┌──
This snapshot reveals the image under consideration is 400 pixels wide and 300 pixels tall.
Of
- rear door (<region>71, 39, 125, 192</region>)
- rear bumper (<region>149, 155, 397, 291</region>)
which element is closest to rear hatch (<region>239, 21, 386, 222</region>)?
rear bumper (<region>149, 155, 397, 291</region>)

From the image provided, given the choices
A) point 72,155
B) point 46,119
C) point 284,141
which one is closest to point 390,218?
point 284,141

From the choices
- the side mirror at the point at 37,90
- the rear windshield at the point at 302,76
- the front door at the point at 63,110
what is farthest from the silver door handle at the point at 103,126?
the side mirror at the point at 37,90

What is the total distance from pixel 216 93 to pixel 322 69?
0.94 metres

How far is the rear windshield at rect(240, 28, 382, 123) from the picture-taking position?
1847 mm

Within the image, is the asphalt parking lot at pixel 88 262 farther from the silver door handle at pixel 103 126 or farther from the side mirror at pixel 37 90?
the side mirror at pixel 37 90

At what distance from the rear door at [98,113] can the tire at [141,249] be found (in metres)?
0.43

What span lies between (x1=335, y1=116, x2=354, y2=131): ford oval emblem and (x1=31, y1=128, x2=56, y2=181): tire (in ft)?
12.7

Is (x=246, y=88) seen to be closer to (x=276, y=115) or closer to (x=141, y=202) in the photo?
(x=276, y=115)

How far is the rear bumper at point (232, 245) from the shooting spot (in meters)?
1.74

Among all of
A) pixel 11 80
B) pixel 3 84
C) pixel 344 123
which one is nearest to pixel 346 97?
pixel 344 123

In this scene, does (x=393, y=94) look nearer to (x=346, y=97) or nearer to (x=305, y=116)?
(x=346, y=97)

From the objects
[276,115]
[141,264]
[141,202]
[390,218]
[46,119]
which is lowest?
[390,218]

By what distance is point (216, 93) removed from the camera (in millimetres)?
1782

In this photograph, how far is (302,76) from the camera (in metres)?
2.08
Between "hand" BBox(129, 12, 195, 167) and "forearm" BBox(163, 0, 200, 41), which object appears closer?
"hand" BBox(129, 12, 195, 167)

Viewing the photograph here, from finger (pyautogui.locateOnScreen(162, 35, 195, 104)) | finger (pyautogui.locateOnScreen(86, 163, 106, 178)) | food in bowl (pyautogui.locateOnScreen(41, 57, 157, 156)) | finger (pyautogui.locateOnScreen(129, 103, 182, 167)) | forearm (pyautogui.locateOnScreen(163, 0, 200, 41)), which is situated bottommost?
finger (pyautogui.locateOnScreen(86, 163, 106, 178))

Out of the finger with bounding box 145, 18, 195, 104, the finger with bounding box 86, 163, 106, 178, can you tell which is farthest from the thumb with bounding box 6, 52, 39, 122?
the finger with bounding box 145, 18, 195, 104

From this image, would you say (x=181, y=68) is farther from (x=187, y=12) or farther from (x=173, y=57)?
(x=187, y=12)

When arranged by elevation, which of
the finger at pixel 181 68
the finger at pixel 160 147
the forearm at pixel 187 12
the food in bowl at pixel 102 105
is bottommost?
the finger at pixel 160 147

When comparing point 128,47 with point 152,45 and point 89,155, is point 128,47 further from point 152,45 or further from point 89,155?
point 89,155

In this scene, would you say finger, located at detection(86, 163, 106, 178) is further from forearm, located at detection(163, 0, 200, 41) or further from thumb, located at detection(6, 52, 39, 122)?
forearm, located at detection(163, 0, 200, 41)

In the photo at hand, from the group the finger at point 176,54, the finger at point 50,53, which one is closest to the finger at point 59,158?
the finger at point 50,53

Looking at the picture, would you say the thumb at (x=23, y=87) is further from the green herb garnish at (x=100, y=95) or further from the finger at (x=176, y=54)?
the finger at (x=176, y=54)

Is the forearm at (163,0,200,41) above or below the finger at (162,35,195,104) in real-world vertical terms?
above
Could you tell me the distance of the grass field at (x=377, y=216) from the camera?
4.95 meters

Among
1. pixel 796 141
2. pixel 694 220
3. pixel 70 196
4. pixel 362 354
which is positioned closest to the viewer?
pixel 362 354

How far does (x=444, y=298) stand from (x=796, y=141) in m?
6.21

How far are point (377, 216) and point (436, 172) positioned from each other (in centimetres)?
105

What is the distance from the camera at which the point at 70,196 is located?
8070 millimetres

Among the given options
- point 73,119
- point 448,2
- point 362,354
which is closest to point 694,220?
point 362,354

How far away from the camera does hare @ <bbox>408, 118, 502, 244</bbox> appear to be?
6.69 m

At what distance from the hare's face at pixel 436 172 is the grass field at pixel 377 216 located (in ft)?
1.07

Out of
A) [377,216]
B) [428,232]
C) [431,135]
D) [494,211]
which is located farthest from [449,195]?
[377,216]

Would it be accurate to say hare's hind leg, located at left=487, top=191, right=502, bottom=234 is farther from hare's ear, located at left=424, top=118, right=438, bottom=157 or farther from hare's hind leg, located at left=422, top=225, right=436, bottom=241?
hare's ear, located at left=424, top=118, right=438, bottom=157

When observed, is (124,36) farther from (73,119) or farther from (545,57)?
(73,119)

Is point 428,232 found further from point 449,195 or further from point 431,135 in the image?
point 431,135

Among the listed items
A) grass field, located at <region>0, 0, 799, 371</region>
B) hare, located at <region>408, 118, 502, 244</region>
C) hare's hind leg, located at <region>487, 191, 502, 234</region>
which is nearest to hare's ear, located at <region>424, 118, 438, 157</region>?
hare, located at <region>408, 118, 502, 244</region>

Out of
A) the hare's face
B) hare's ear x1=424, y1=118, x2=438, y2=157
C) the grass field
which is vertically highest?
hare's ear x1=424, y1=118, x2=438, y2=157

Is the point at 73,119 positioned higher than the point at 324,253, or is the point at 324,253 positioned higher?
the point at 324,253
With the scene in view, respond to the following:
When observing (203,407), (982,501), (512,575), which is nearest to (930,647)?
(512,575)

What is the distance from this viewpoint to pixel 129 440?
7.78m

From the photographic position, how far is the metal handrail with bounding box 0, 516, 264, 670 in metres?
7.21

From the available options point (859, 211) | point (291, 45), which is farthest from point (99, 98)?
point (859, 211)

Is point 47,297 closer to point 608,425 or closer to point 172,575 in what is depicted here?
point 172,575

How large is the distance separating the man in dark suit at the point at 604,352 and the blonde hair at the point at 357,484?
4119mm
└──
Task prompt. Copy the data above line for line, with no changes.

Solution for this problem.
This snapshot reveals the image under consideration is 400 pixels wide and 300 pixels tall.
Of
- rear door (<region>71, 39, 125, 192</region>)
- rear bumper (<region>149, 155, 397, 291</region>)
which element is closest to rear hatch (<region>239, 21, 386, 222</region>)?
rear bumper (<region>149, 155, 397, 291</region>)

From the image provided, given the choices
A) point 72,155
B) point 46,119
C) point 284,141
which one is closest to point 390,218?
point 284,141

From the choices
- the side mirror at the point at 37,90
- the rear windshield at the point at 302,76
- the front door at the point at 63,110
what is farthest from the silver door handle at the point at 103,126?
the side mirror at the point at 37,90

What is the total distance from pixel 216 93 to pixel 322 69?
0.94 metres

How far is the rear windshield at rect(240, 28, 382, 123) from the picture-taking position?
1847 mm

Within the image, is the asphalt parking lot at pixel 88 262 farther from the silver door handle at pixel 103 126 or farther from the side mirror at pixel 37 90?
the side mirror at pixel 37 90

At what distance from the rear door at [98,113] can the tire at [141,249] be found (in metres)?
0.43

What span lies between (x1=335, y1=116, x2=354, y2=131): ford oval emblem and (x1=31, y1=128, x2=56, y2=181): tire (in ft)?
12.7

Is (x=246, y=88) seen to be closer to (x=276, y=115) or closer to (x=141, y=202) in the photo?
(x=276, y=115)

How far is the rear bumper at point (232, 245) from the shooting spot (in meters)?
1.74

Among all of
A) pixel 11 80
B) pixel 3 84
C) pixel 344 123
which one is nearest to pixel 346 97?
pixel 344 123

In this scene, does (x=393, y=94) look nearer to (x=346, y=97) or nearer to (x=305, y=116)?
(x=346, y=97)

From the objects
[276,115]
[141,264]
[141,202]
[390,218]
[46,119]
which is lowest?
[390,218]

By what distance is point (216, 93) removed from the camera (in millimetres)?
1782

In this photograph, how far is (302,76) from the camera (in metres)?
2.08
Between "hand" BBox(129, 12, 195, 167) and "forearm" BBox(163, 0, 200, 41), which object appears closer?
"hand" BBox(129, 12, 195, 167)

Viewing the photograph here, from finger (pyautogui.locateOnScreen(162, 35, 195, 104)) | finger (pyautogui.locateOnScreen(86, 163, 106, 178)) | food in bowl (pyautogui.locateOnScreen(41, 57, 157, 156)) | finger (pyautogui.locateOnScreen(129, 103, 182, 167)) | forearm (pyautogui.locateOnScreen(163, 0, 200, 41)), which is situated bottommost?
finger (pyautogui.locateOnScreen(86, 163, 106, 178))

Out of the finger with bounding box 145, 18, 195, 104, the finger with bounding box 86, 163, 106, 178, can you tell which is farthest from the thumb with bounding box 6, 52, 39, 122?
the finger with bounding box 145, 18, 195, 104

From this image, would you say (x=181, y=68) is farther from (x=187, y=12) or farther from (x=173, y=57)?
(x=187, y=12)

When arranged by elevation, which of
the finger at pixel 181 68
the finger at pixel 160 147
the forearm at pixel 187 12
the food in bowl at pixel 102 105
is bottommost?
the finger at pixel 160 147

When comparing point 128,47 with point 152,45 and point 89,155, is point 128,47 further from point 152,45 or further from point 89,155?
point 89,155

In this scene, would you say finger, located at detection(86, 163, 106, 178) is further from forearm, located at detection(163, 0, 200, 41) or further from thumb, located at detection(6, 52, 39, 122)?
forearm, located at detection(163, 0, 200, 41)

In the photo at hand, from the group the finger at point 176,54, the finger at point 50,53, which one is closest to the finger at point 59,158?
the finger at point 50,53

Looking at the picture, would you say the thumb at (x=23, y=87) is further from the green herb garnish at (x=100, y=95) or further from the finger at (x=176, y=54)?
the finger at (x=176, y=54)

Is the forearm at (163,0,200,41) above or below the finger at (162,35,195,104) in real-world vertical terms?
above
Could you tell me the distance of the grass field at (x=377, y=216) from the camera?
4.95 meters

Among
1. pixel 796 141
2. pixel 694 220
3. pixel 70 196
4. pixel 362 354
which is positioned closest to the viewer?
pixel 362 354

How far does (x=444, y=298) stand from (x=796, y=141) in m?
6.21

How far are point (377, 216) and point (436, 172) positioned from each other (in centimetres)?
105

What is the distance from the camera at which the point at 70,196 is located?
8070 millimetres

Among the given options
- point 73,119
- point 448,2
- point 362,354
which is closest to point 694,220?
point 362,354

How far away from the camera does hare @ <bbox>408, 118, 502, 244</bbox> appear to be?
6.69 m

At what distance from the hare's face at pixel 436 172 is the grass field at pixel 377 216 located (in ft)?
1.07

Out of
A) [377,216]
B) [428,232]
C) [431,135]
D) [494,211]
which is located farthest from [449,195]?
[377,216]

Would it be accurate to say hare's hind leg, located at left=487, top=191, right=502, bottom=234 is farther from hare's ear, located at left=424, top=118, right=438, bottom=157 or farther from hare's hind leg, located at left=422, top=225, right=436, bottom=241?
hare's ear, located at left=424, top=118, right=438, bottom=157

When observed, is (124,36) farther from (73,119) or farther from (545,57)?
(73,119)

Is point 428,232 found further from point 449,195 or further from point 431,135 in the image?
point 431,135

Among the listed items
A) grass field, located at <region>0, 0, 799, 371</region>
B) hare, located at <region>408, 118, 502, 244</region>
C) hare's hind leg, located at <region>487, 191, 502, 234</region>
which is nearest to hare's ear, located at <region>424, 118, 438, 157</region>?
hare, located at <region>408, 118, 502, 244</region>

Out of
A) the hare's face
B) hare's ear x1=424, y1=118, x2=438, y2=157
C) the grass field
which is vertically highest?
hare's ear x1=424, y1=118, x2=438, y2=157

Is the point at 73,119 positioned higher than the point at 324,253, or is the point at 324,253 positioned higher?
the point at 324,253
With the scene in view, respond to the following:
When observing (203,407), (982,501), (512,575), which is nearest to (930,647)?
(512,575)

What is the distance from this viewpoint to pixel 129 440?
7.78m

From the photographic position, how far is the metal handrail with bounding box 0, 516, 264, 670 in metres?
7.21

From the available options point (859, 211) | point (291, 45), which is farthest from point (99, 98)?
point (859, 211)

Is point 47,297 closer to point 608,425 or closer to point 172,575 in what is depicted here?
point 172,575

How large is the distance separating the man in dark suit at the point at 604,352 and the blonde hair at the point at 357,484?
4119mm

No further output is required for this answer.